SMAD stands for Space Mission Analysis and Design. The textbook by that name, first published in 1991 and now in its fifth edition (Space Mission Engineering: The New SMAD), is the closest thing the space industry has to a universal reference. It defines the process of taking a mission concept from initial objectives through detailed design.
The SMAD methodology breaks mission engineering into a structured sequence: define mission objectives, derive requirements, allocate budgets (mass, power, data, thermal, link), assess risks, and verify readiness at each phase gate. Each step feeds the next. Requirements drive budgets. Budgets constrain design trades. Design trades generate new requirements. The process is iterative by nature.

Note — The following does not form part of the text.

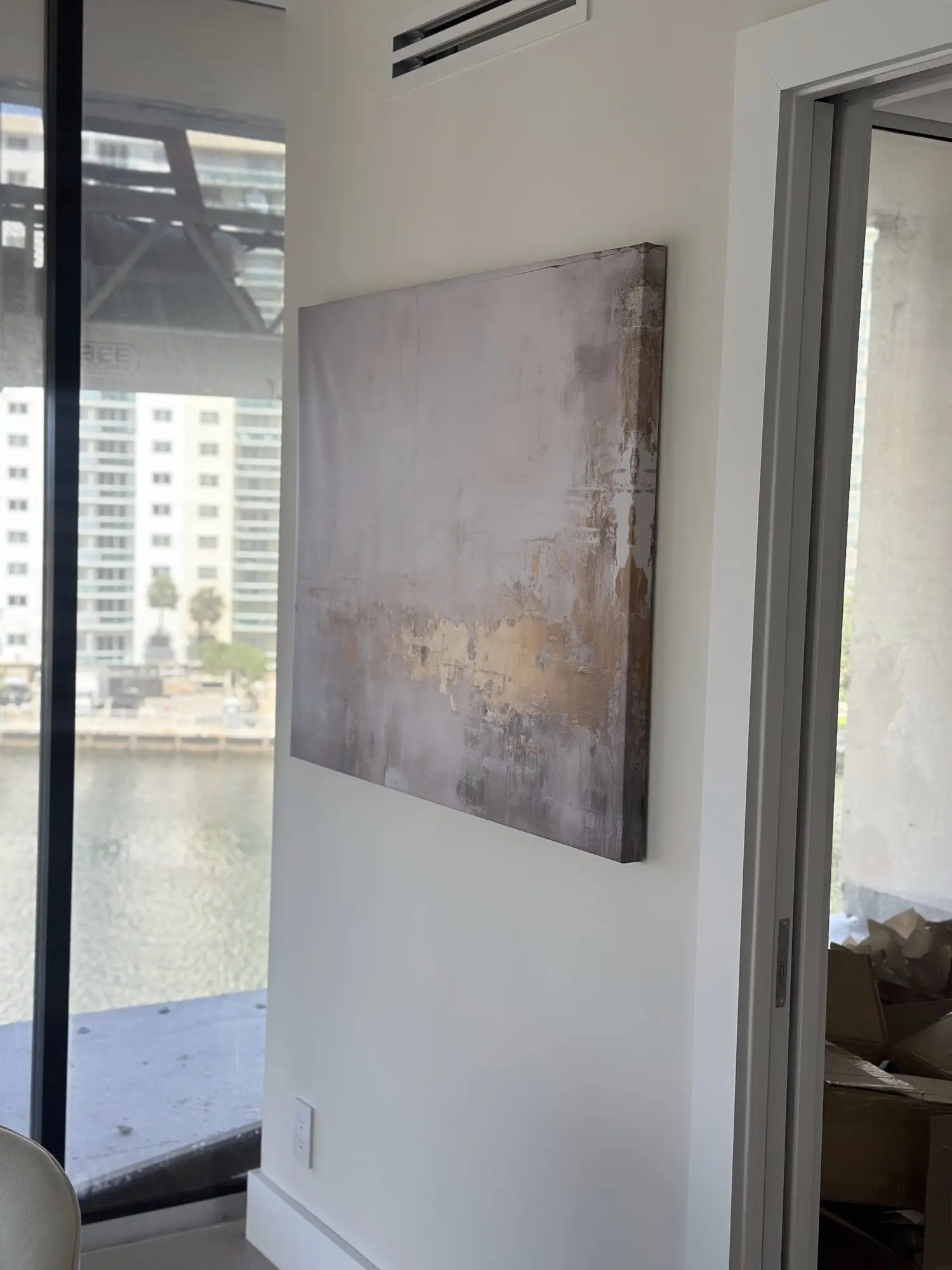 Large abstract canvas hung on a wall in a waterfront condo with an Intracoastal view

What makes SMAD powerful is not any single analysis. It is the integration. A mass budget without requirements context is just numbers. Requirements without budget margins are just wishes. Phase gates without risk posture are just meetings. The methodology works because it connects these elements into a coherent picture of mission readiness.
Most teams implement SMAD methodology using a collection of disconnected tools: DOORS for requirements, Excel for budgets, PowerPoint for reviews, custom scripts for analysis. The methodology describes an integrated process, but the tools force a fragmented execution. Every review cycle requires manual integration of data from five different sources.
SMAD Portal implements the methodology as software. Requirements, budgets, risks, phase gates, and engineering calculators live in one system. The connections the methodology describes — requirements tracing to budgets, risks linking to requirements, phase gates pulling from all of the above — are maintained automatically. The process the textbook defines becomes the workflow the tool enforces.